* Excerpted text *
= = =
# Seeking advice please.



## Kcg131313 (Mar 25, 2015)

Hello, I have been in the field for 2 years. I have worked for a local company here in Tennessee that did safeguard and MCS. They went out of business. Since then I worked for cut above and seas. Also checked in with altisource, aim, msi, cyprex, and loudan. It's just seems like there is no way to make any money in this business anymore. I have heard safeguard is paying 20 per cut. Who are the people out there working for free?? If all contractors would band together they would have to pay more. Also it seems that Mcs is the only company that pays fair but they give all the work to companies like cut above and seas and by the time the work gets to the contractor there is no profit left. Please let me know if anyone knows of any good companies that pay fair and treat the contractor fairly. Thanks.


----------



## Ct Property Preservation (Aug 2, 2014)

I am here in Florida and the company that used to float me the majority of my work lost their contract with them at the start of the year. We have been dead in the water for a bit. We are just trying to make it like you. Hell, I have even thought about jumping back in a semi for a while. If you hear something let me know as well.


----------



## Kcg131313 (Mar 25, 2015)

I have been crazy slow for 3 months now. And the work I get is basically zero profit. I know the work is there it's just getting spread out too thin. Too many vendors willing to work dirt cheap.


----------



## Ct Property Preservation (Aug 2, 2014)

I feel you on that. We worked for a company for a month or so that will remain nameless as we have a confidentiality clause, even after resignation, that kept ripping us off. We won't even start out vehicles now unless if it profitable. I know there is work here as well, we have applied with a couple of the regular players directly but refuse to work for SG, Cyprexx etc. Our business model is not conducive to theirs. We do not do flat rates, 20 cuts etc. I can give emotional support but otherwise I am lost as well. SG wanted us to take on 90 or so properties but we just don't click. I am not for getting raped like that.
= = =
* Recorded information *
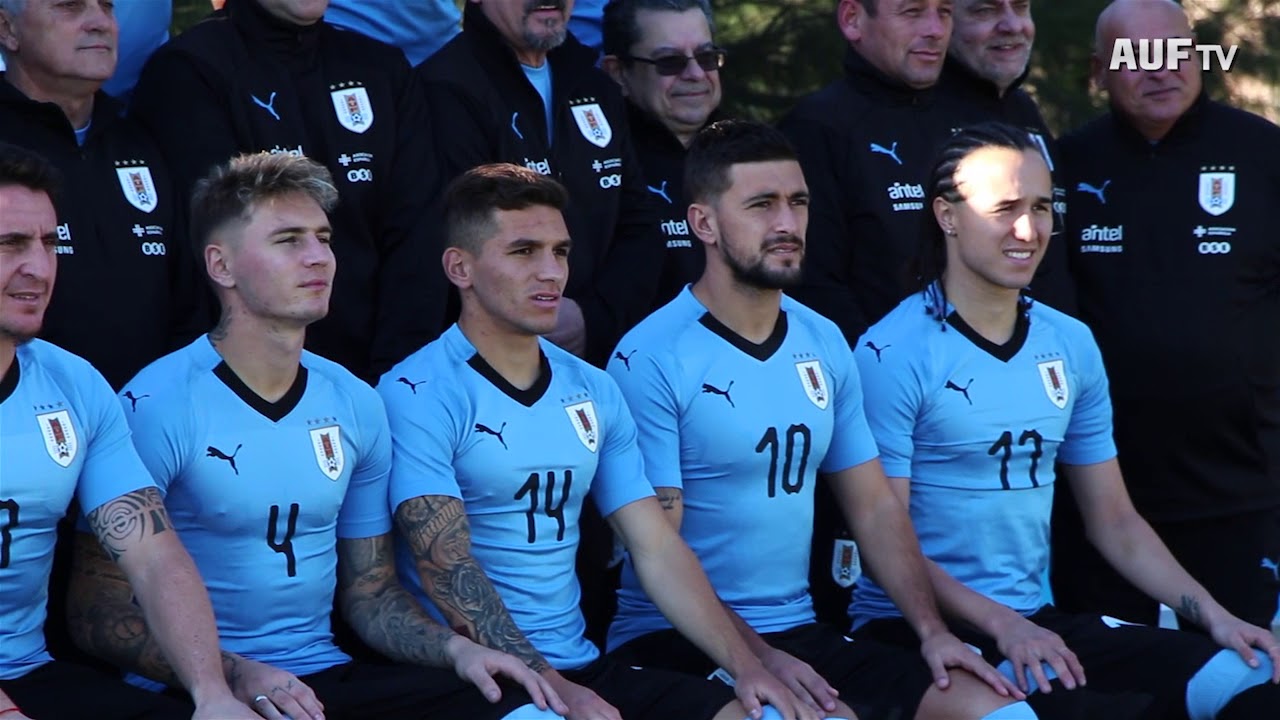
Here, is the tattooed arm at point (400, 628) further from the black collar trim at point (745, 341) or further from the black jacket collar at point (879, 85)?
the black jacket collar at point (879, 85)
= = =
* Things to do *
1. In the contractor forum thread, what amount per cut has the first poster heard Safeguard is paying?
2. Rewrite the paragraph in the contractor forum thread that begins "I have been crazy slow for 3 months now" in fewer words, keeping its main facts.
3. Write out the text of the contractor forum thread from "I have been crazy" to "work dirt cheap.", with no changes.
The material that comes after the thread is separate from it.

* Exercise responses *
1. 20 per cut.

2. Business has been very slow for three months, and what work comes in earns almost no profit. The work exists but is spread too thin because too many vendors will work very cheaply.

3.
I have been crazy slow for 3 months now. And the work I get is basically zero profit. I know the work is there it's just getting spread out too thin. Too many vendors willing to work dirt cheap.